Review of Martin Ganzglass: Somalia Short Fiction Collection

41bcdshp7jl__bo2204203200_pisitb-sticker-arrow-clicktopright35-76_aa278_pikin4bottomright-6722_aa300_sh20_ou01_Somalia: Short Fiction
by Martin R. Ganzglass (Somalia 1966-68)
Peace Corps Writers,$7.99 (paperback); $2.99 (Kindle)
356 pages
2012

Reviewed by Baker H. Morrow (Somalia 1968-69)

In this book of stories about Somalia set mostly in the sixties, Martin Ganzglass (Somalia 1966-68) works hard to give us a taste of the place: the names of the famous old hotels (the Croce del Sud and the Giuba in Mogadiscio), the nicknames that the Somalis love to hang about the necks of friend and enemy alike (Af-Chir/Mouse Mouth; Bashir Goray/the Ostrich), and gritty place descriptions (the Mad Mullah’s fort at Taleh in the North; the ruins of Mogadiscio in the nineties, the era of the warlords). 

He succeeds in many ways. 

His characters are Italian colonials, Peace Corps types, and local people caught up in the heady days of early independence after 1960.  The problem Mr. Ganzglass wrestles with in dealing with Somalia, a notably exotic part of East Africa, is that the harder you try to grasp it the more elusive it becomes. The Middle East meets Africa here, old European colonies become new countries, and the willowy nomads of the place grin at you and then disappear into the endless acacia scrub with their grumbling camels and bleating goats. And they are not always the friendliest of people. 

Maybe you deal with Somalia best in snippets, as this book does, but can you make sense of it as a whole?

One way is to work a little with the lyrical quality of the country. Here is a quote from “Galkayo,” the fourth story in the collection: 
 
The Somali music with the drums and the oud and the nasal, plaintive love songs coming from [the] radio inside. The … sound of Somali being spoken on the streets.

Ganzglass’s characters Rich and Dave (no last names) reach for the poetic quality in Somali society and sometimes find it. But their everyday lives in the country are dangerous, complicated, and difficult. Dave, for instance, is the Peace Corps teacher in Galkayo, a hot, desolate, Northern town whose name means “Spewer of Infidels.” He doggedly tries to carry on with his eager schoolkids through a spell of debilitating double-vision.

Rich is a lawyer assigned to the Somali National Police Force, which is trained by the United States and frequently at odds with the Russian-supported Somali National Army. In story after story, Rich works to set up a penal code, advise a government ministry or two, and help the police as they become informed and impartial executors of a general rule of law. 

What sort of law? An Italian civil and criminal form of justice? (Colonial southern Somalia was Italian.) British Common Law? (British Somaliland was the old colony in the North.)

Here Ganzglass is on firm ground. His own good works (and there were many of them) were a renowned high point of the efforts of the Peace Corps in Somalia in the 1960s, and he writes about Rich the lawyer with great passion. In “Habeas Corpus,” for instance, several Somali policemen are in prison for actually enforcing the new laws of the country, and Rich is trying to spring them. He needs some Scebelli River farmers, who are Bantu, to speak up in court against their neighbors, who are taller, more aggressive, Hamitic-speaking Somali tribesmen. Will it work?

Dataset items

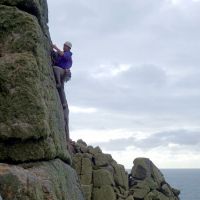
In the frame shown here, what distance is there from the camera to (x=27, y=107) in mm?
17172

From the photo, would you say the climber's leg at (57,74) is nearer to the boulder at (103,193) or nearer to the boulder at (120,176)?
the boulder at (103,193)

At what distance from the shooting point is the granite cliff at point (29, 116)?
15477 millimetres

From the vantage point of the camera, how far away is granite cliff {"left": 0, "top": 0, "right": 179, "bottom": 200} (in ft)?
50.8

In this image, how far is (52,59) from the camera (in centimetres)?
2333

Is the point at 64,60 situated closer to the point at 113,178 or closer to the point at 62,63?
the point at 62,63

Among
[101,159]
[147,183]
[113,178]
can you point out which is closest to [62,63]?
[101,159]

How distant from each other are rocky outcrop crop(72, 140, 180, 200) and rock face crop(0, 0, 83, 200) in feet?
96.0

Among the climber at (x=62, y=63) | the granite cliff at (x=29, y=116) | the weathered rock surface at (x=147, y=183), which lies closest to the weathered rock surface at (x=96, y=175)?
the weathered rock surface at (x=147, y=183)

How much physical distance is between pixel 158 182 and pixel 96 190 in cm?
1639

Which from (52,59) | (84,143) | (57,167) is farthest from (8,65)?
(84,143)

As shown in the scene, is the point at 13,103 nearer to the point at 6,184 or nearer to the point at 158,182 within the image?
the point at 6,184

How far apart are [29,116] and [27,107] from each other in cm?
33

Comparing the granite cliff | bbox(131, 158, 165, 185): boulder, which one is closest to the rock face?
the granite cliff

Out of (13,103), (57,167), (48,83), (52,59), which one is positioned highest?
(52,59)
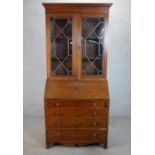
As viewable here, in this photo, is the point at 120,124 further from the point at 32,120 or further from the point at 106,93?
the point at 32,120

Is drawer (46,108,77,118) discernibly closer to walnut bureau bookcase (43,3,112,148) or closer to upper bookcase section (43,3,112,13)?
walnut bureau bookcase (43,3,112,148)

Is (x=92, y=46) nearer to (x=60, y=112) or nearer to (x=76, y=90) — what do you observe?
(x=76, y=90)

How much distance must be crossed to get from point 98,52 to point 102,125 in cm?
93

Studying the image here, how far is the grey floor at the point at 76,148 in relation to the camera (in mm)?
2676

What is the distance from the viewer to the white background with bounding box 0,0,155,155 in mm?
763

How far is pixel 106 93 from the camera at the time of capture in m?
2.75

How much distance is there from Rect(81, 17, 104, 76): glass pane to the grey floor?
3.15ft

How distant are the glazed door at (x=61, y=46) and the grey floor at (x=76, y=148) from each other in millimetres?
909

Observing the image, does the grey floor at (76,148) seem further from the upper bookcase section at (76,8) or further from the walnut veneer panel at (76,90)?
the upper bookcase section at (76,8)

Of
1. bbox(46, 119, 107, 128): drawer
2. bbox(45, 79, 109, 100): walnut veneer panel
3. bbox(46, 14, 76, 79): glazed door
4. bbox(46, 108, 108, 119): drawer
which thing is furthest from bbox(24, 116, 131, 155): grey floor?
bbox(46, 14, 76, 79): glazed door

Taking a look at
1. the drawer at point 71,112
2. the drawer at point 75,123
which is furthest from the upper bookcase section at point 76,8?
the drawer at point 75,123

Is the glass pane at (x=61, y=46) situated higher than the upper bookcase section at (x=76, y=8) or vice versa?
the upper bookcase section at (x=76, y=8)
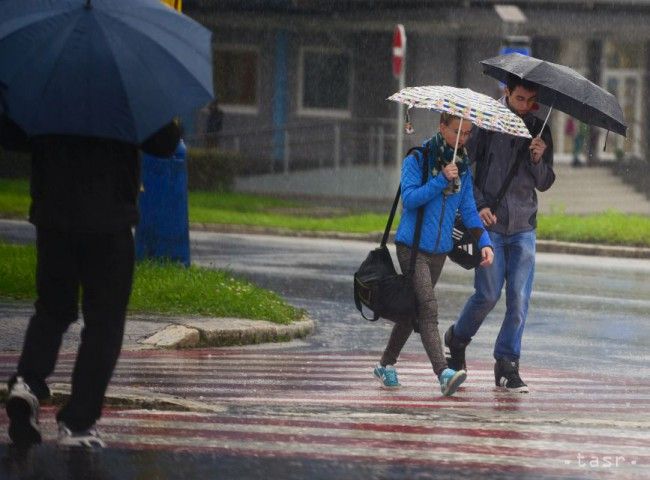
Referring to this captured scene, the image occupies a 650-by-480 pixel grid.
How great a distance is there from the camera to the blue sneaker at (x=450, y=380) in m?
9.44

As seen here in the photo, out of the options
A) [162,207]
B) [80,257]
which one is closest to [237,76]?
[162,207]

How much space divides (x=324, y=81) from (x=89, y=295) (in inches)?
1355

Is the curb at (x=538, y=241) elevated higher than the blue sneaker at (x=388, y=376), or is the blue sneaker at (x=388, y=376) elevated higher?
the blue sneaker at (x=388, y=376)

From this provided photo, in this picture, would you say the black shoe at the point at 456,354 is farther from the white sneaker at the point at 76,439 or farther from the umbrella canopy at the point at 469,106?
the white sneaker at the point at 76,439

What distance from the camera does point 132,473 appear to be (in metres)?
6.45

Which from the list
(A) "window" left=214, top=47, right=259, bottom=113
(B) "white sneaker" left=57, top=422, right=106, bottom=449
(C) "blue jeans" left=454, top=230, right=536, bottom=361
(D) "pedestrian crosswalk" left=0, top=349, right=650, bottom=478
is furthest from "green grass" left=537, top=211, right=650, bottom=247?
(B) "white sneaker" left=57, top=422, right=106, bottom=449

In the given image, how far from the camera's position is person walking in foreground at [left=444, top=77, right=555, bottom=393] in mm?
10094

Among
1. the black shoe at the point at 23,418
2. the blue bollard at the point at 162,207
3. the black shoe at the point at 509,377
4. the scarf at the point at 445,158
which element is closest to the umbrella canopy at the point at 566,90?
the scarf at the point at 445,158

• Set task
From the book review, extract the passage starting with "Review of Martin" and going on through "of the warlords).".

• Exercise output
Review of Martin Ganzglass: Somalia Short Fiction Collection

41bcdshp7jl__bo2204203200_pisitb-sticker-arrow-clicktopright35-76_aa278_pikin4bottomright-6722_aa300_sh20_ou01_Somalia: Short Fiction
by Martin R. Ganzglass (Somalia 1966-68)
Peace Corps Writers,$7.99 (paperback); $2.99 (Kindle)
356 pages
2012

Reviewed by Baker H. Morrow (Somalia 1968-69)

In this book of stories about Somalia set mostly in the sixties, Martin Ganzglass (Somalia 1966-68) works hard to give us a taste of the place: the names of the famous old hotels (the Croce del Sud and the Giuba in Mogadiscio), the nicknames that the Somalis love to hang about the necks of friend and enemy alike (Af-Chir/Mouse Mouth; Bashir Goray/the Ostrich), and gritty place descriptions (the Mad Mullah’s fort at Taleh in the North; the ruins of Mogadiscio in the nineties, the era of the warlords).